Jeannette Tawney was the sister of William Beveridge, the so-called architect of the welfare state. The fact that one historian got these relationships the wrong way round and called her Tawney’s sister and Beveridge’s wife is symptomatic of the general lack of interest displayed in wives.
Janet Beveridge
William Beveridge’s own wife, Janet, whom he married at the age of 63 two weeks after the publication of his famous report on Social Insurance and Allied Services in 1942, has come in for a lot of flak from biographers because, like Jeannette, she was not afraid to put forward her own point of view. Janet and William ran the LSE together for 18 years and it was, under their regime, dubbed the LSE’s ‘second foundation’, that the School expanded hugely and emerged as the leading social science institution it is today. Janet’s role in this has received scant attention. Her own work as a civil servant has disappeared into the background, and the extent and impact of her rewriting of the Beveridge Report, while acknowledged by some, has not been properly evaluated.
Charlotte Shaw
The fourth wife, Charlotte Shaw, who married the radical playwright George Bernard Shaw in 1898, is described as his ‘informal nurse’ in his ODNB entry. She was actually one of the founders of the LSE, an achievement remembered today in the LSE’s Shaw Library (which most people think is named after George). At the LSE Charlotte endowed and managed a ground-breaking programme of research on women’s history. She was an active member of the Fabian Women’s Group, and among her other activities she translated the plays of the radical French writer Eugène Brieux and helped to stage them in London, and she worked closely with T. E. Lawrence (‘Lawrence of Arabia’) on his Seven Pillars of Wisdom. She provided George Bernard Shaw with ideas for his plays, editorial advice, and detailed suggestions for casting.

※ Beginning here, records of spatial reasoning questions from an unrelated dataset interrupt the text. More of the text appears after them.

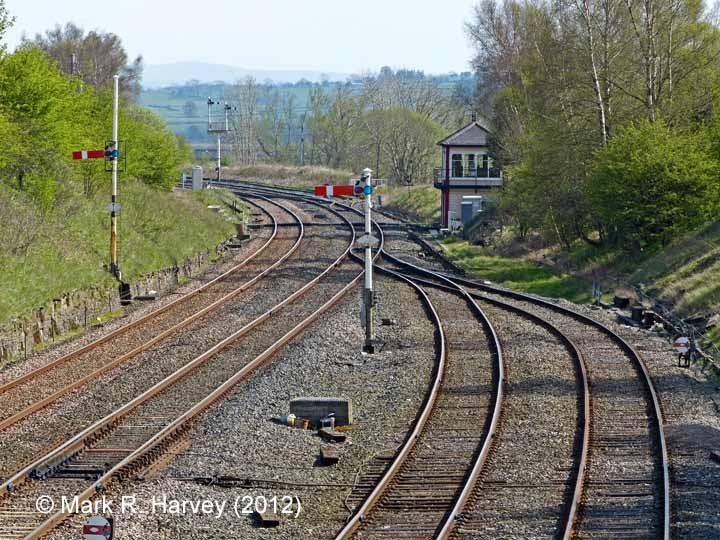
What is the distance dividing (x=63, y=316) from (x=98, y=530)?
15333 mm

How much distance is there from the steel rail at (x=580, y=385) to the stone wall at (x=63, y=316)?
7990 millimetres

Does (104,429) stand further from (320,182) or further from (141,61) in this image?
(141,61)

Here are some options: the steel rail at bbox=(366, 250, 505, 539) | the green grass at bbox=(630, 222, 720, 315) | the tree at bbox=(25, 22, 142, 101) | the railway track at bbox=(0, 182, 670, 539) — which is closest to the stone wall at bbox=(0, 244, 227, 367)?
the railway track at bbox=(0, 182, 670, 539)

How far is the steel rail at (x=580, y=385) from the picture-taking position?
1167cm

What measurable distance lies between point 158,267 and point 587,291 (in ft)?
40.3

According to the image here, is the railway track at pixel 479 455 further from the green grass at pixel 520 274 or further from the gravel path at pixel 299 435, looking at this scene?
the green grass at pixel 520 274

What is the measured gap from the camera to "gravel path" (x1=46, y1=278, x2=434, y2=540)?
11.5 meters

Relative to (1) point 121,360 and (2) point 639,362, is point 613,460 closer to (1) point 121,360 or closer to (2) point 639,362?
(2) point 639,362

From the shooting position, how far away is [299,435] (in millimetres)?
15109

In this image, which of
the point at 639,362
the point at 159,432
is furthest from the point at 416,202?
the point at 159,432

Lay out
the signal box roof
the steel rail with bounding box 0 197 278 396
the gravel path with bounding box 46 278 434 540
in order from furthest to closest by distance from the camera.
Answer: the signal box roof, the steel rail with bounding box 0 197 278 396, the gravel path with bounding box 46 278 434 540

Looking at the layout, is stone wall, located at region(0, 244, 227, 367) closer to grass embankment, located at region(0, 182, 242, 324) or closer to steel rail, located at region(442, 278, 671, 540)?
grass embankment, located at region(0, 182, 242, 324)

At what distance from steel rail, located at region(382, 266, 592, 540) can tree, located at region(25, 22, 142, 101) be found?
47194 millimetres

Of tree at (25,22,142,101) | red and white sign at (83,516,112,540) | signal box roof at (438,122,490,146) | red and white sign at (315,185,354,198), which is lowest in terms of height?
red and white sign at (83,516,112,540)
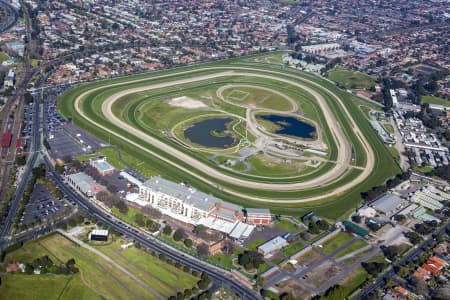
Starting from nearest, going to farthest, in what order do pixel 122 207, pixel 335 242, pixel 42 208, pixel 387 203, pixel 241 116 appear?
pixel 335 242 → pixel 42 208 → pixel 122 207 → pixel 387 203 → pixel 241 116

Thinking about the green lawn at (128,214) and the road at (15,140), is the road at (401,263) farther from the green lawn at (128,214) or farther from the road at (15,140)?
the road at (15,140)

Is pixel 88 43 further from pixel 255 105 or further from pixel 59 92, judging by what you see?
pixel 255 105

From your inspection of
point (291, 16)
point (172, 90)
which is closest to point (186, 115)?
point (172, 90)

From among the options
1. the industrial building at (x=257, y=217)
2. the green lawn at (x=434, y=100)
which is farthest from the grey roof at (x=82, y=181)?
the green lawn at (x=434, y=100)

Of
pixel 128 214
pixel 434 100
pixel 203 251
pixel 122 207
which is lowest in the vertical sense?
pixel 128 214

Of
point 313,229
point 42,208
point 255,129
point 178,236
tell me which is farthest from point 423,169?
point 42,208

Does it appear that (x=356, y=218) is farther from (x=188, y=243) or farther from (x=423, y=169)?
(x=423, y=169)
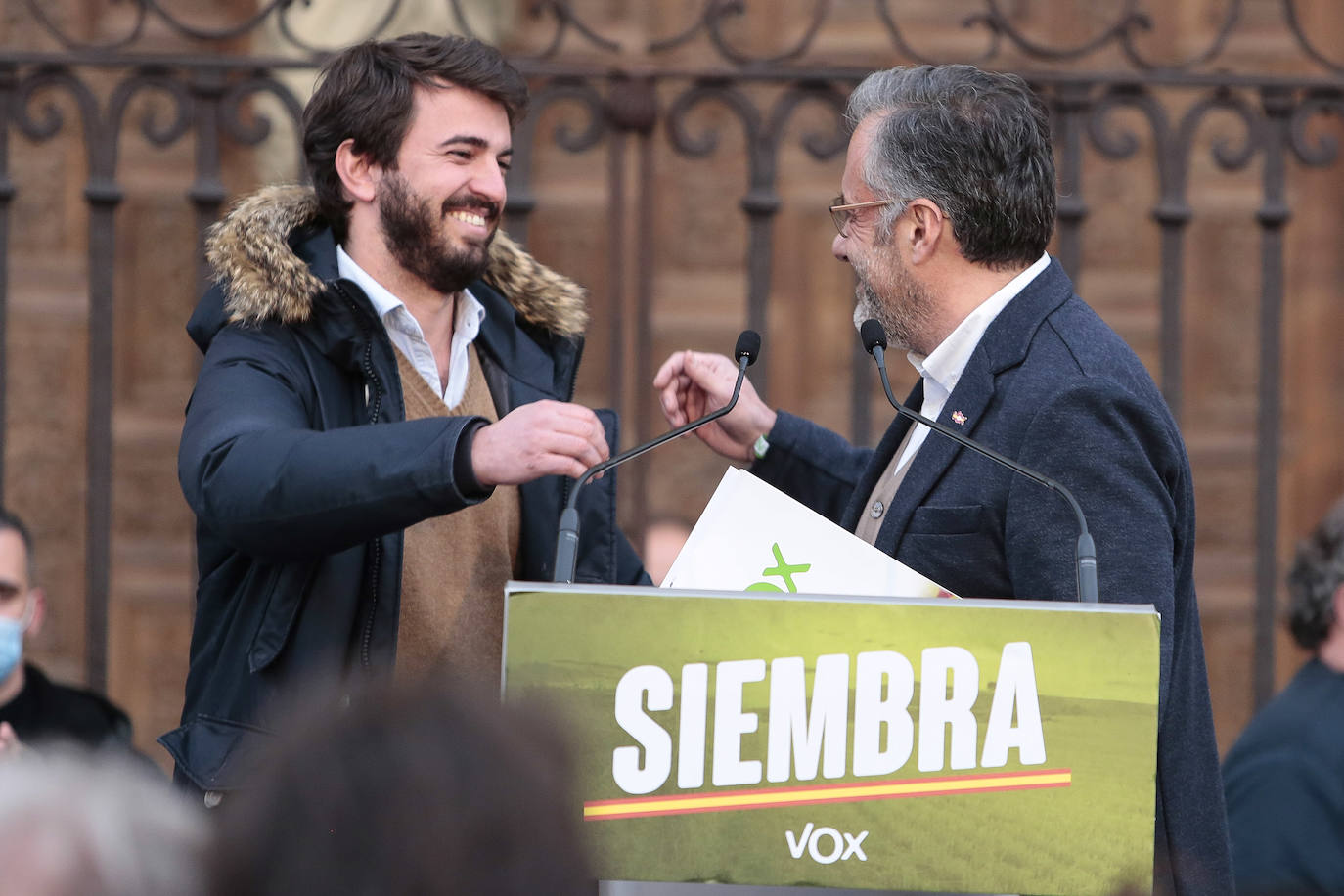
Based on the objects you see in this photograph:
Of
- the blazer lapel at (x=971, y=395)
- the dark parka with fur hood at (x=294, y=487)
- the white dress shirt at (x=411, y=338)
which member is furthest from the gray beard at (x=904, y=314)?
the white dress shirt at (x=411, y=338)

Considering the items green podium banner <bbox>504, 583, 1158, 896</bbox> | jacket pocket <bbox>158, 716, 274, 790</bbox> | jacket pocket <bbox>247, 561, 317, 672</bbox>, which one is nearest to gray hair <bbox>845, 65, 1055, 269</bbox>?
green podium banner <bbox>504, 583, 1158, 896</bbox>

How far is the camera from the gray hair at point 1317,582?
11.4 feet

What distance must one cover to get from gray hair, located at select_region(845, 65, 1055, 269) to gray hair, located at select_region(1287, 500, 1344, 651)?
1.58 metres

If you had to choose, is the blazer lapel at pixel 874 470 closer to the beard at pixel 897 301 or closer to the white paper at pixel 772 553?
the beard at pixel 897 301

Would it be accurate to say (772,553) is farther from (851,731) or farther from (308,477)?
(308,477)

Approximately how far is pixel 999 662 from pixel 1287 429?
3.59 metres

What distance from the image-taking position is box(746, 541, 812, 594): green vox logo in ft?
6.18

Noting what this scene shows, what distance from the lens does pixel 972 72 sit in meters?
2.24

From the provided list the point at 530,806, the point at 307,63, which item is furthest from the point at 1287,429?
the point at 530,806

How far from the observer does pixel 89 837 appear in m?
0.89

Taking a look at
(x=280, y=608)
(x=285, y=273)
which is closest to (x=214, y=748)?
(x=280, y=608)

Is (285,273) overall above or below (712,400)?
above

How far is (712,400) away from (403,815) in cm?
168

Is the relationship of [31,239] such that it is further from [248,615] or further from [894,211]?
[894,211]
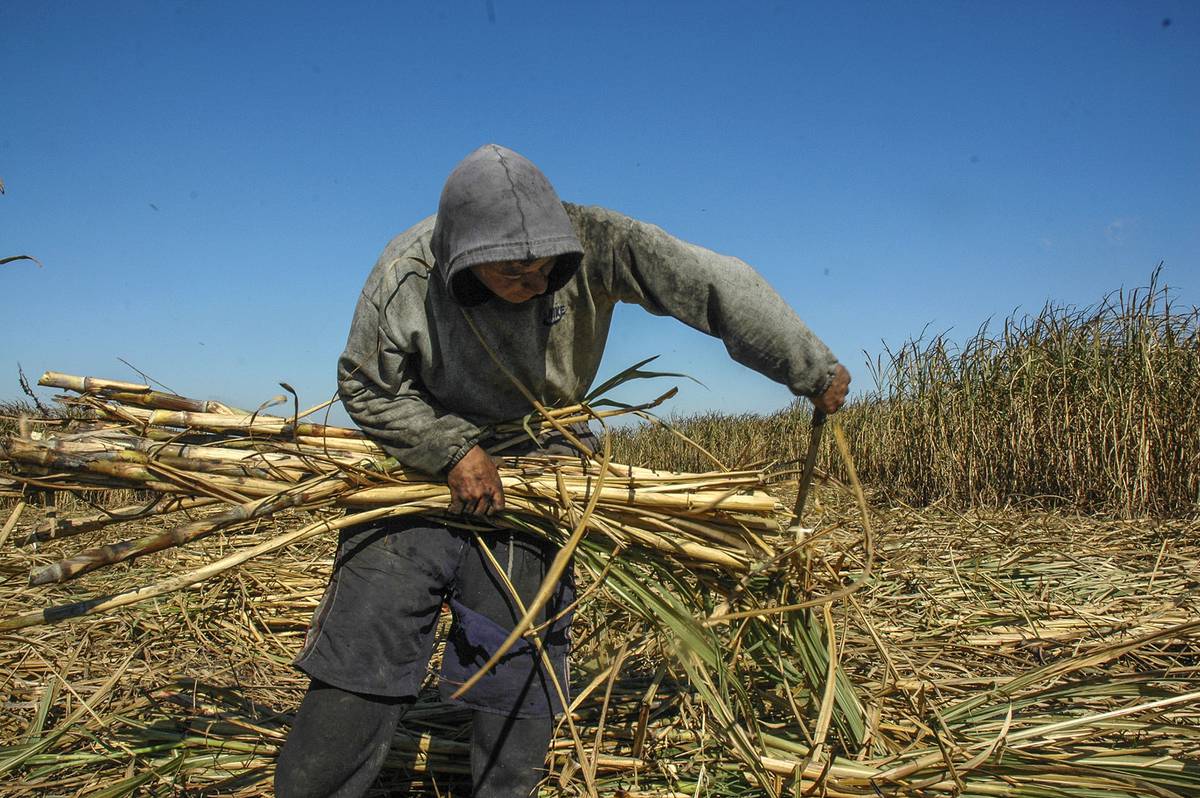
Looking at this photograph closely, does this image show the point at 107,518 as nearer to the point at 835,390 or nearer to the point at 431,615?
the point at 431,615

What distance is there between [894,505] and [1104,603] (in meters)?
4.23

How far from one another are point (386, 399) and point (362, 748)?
2.75 ft

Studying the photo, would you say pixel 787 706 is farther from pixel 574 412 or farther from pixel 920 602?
pixel 920 602

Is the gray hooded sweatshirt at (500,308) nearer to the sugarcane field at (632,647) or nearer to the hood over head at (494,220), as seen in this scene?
the hood over head at (494,220)

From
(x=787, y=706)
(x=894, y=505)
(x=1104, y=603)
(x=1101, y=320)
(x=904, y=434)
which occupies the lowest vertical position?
(x=787, y=706)

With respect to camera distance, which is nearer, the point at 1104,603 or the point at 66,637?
the point at 66,637

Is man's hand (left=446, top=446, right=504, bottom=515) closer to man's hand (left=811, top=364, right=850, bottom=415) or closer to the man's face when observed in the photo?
the man's face

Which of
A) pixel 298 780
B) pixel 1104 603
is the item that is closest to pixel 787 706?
pixel 298 780

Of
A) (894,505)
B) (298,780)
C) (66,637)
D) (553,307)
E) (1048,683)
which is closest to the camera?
(298,780)

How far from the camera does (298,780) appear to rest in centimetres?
167

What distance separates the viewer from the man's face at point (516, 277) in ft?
5.90

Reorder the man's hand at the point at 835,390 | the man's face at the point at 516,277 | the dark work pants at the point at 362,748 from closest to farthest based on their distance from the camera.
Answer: the dark work pants at the point at 362,748 → the man's face at the point at 516,277 → the man's hand at the point at 835,390

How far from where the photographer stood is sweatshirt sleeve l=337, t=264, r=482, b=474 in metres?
1.85

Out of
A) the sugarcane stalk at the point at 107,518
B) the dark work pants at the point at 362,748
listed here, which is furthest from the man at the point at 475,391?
the sugarcane stalk at the point at 107,518
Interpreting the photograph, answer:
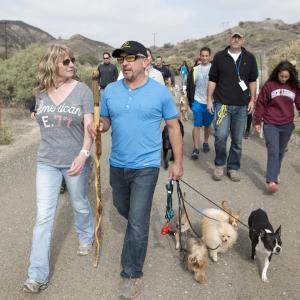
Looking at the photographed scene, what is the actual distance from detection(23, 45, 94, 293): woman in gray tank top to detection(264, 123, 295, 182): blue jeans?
333 cm

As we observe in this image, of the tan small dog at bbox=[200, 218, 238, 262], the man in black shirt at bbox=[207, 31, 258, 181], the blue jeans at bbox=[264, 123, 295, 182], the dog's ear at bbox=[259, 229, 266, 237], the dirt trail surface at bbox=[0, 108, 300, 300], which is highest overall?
the man in black shirt at bbox=[207, 31, 258, 181]

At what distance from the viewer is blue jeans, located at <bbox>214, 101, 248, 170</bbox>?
22.5ft

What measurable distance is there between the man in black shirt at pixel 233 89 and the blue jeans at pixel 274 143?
57cm

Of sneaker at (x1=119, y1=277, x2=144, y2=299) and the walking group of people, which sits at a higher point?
the walking group of people

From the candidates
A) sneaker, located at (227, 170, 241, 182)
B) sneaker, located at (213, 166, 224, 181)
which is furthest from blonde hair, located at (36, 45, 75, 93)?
sneaker, located at (227, 170, 241, 182)

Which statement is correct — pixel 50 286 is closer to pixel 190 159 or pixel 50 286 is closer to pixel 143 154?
pixel 143 154

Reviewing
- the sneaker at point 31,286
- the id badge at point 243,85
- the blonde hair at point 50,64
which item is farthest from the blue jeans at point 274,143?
the sneaker at point 31,286

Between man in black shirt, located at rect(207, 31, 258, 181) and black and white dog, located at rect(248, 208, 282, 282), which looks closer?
black and white dog, located at rect(248, 208, 282, 282)

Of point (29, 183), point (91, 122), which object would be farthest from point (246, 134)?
point (91, 122)

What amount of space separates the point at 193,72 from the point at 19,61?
1087cm

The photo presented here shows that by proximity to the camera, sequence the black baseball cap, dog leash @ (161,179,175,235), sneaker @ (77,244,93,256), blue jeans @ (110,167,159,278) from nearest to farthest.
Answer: the black baseball cap < blue jeans @ (110,167,159,278) < dog leash @ (161,179,175,235) < sneaker @ (77,244,93,256)

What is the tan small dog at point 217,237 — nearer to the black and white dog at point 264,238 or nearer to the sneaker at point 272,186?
the black and white dog at point 264,238

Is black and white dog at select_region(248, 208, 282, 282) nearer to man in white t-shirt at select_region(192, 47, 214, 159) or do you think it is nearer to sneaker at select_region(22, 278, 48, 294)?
sneaker at select_region(22, 278, 48, 294)

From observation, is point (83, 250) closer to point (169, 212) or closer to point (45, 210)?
point (45, 210)
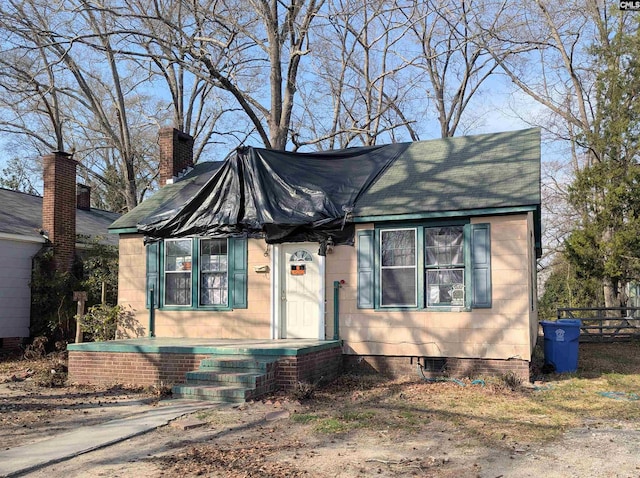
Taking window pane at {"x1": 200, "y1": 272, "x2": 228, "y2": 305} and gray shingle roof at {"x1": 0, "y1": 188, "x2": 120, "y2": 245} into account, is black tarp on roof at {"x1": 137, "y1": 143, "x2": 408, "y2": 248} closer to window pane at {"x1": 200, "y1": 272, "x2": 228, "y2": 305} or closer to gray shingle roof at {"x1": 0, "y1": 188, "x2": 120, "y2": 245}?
window pane at {"x1": 200, "y1": 272, "x2": 228, "y2": 305}

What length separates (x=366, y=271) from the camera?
35.0 ft

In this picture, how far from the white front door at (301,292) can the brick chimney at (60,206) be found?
7.53 metres

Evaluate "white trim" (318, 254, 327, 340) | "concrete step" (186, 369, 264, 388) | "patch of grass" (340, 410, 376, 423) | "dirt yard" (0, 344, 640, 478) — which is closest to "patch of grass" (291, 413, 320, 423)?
"dirt yard" (0, 344, 640, 478)

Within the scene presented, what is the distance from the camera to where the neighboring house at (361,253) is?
32.3 feet

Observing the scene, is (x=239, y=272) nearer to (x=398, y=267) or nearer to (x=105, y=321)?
(x=398, y=267)

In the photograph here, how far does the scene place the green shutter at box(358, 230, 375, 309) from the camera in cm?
1060

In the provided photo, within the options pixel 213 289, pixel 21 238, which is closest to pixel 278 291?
pixel 213 289

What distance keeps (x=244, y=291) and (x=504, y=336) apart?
484 centimetres

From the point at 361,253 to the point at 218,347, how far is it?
303 cm

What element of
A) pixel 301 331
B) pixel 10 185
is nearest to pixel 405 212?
pixel 301 331

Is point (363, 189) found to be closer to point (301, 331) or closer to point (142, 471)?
point (301, 331)

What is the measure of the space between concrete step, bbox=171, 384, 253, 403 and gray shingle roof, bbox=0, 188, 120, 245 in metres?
8.51

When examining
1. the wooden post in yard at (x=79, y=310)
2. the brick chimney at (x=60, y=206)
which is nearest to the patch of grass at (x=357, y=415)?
the wooden post in yard at (x=79, y=310)

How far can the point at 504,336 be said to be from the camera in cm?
971
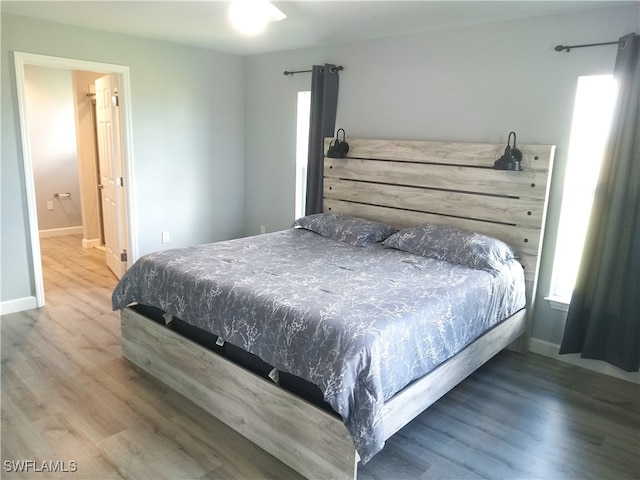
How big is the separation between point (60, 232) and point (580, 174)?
6.33 m

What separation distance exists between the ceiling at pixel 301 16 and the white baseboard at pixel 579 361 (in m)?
2.26

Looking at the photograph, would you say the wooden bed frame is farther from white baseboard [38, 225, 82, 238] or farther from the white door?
white baseboard [38, 225, 82, 238]

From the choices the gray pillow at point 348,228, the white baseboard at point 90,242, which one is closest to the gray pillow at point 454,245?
the gray pillow at point 348,228

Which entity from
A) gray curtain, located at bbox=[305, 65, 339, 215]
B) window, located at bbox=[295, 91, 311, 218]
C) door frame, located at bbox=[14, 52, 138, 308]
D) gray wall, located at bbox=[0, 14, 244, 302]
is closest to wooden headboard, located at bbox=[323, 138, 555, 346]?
gray curtain, located at bbox=[305, 65, 339, 215]

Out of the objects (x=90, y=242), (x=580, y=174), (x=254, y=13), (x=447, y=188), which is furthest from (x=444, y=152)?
(x=90, y=242)

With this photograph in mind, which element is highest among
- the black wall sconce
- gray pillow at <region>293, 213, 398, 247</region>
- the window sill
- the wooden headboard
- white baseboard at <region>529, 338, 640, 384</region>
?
the black wall sconce

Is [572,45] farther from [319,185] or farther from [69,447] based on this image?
[69,447]

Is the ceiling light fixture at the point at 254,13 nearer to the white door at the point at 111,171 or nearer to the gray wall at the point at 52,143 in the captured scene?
the white door at the point at 111,171

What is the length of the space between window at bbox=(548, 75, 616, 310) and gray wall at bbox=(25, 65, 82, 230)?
5.89 metres

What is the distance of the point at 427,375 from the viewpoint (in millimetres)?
2242

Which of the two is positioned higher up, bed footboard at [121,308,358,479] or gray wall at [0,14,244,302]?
gray wall at [0,14,244,302]

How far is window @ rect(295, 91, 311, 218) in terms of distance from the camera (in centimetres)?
465

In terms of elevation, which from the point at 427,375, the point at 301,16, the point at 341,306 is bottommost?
the point at 427,375

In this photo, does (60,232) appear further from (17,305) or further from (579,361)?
(579,361)
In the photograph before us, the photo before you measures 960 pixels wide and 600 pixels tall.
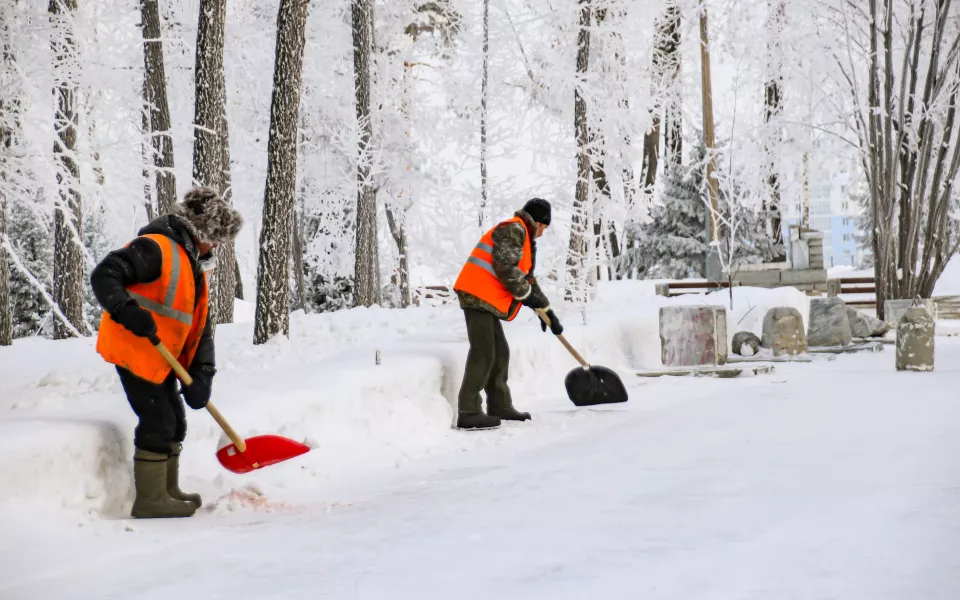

The condition of wifehood – and a note on methodology
It’s often forgotten that most feminist movements have focused not on the vote but on dismantling the systematic discrimination against women that is embedded in the institution of marriage. The treatment of wifely labour described in Forgotten Wives is one legacy of this discrimination. It highlighted for me the lack of attention given by biographers and historians to questions of methodology. As with all research, it is surely important to note where we have taken our evidence from, what sources we have used or not used, and how the conclusions we have reached form the stories we tell about people’s lives.
Ann Oakley is Professor in the Social Research Institute, University College London. Her most recent book, Forgotten Wives, is published by Policy Press.
This blog gives the views of the author, and not the position of the Social Policy Association.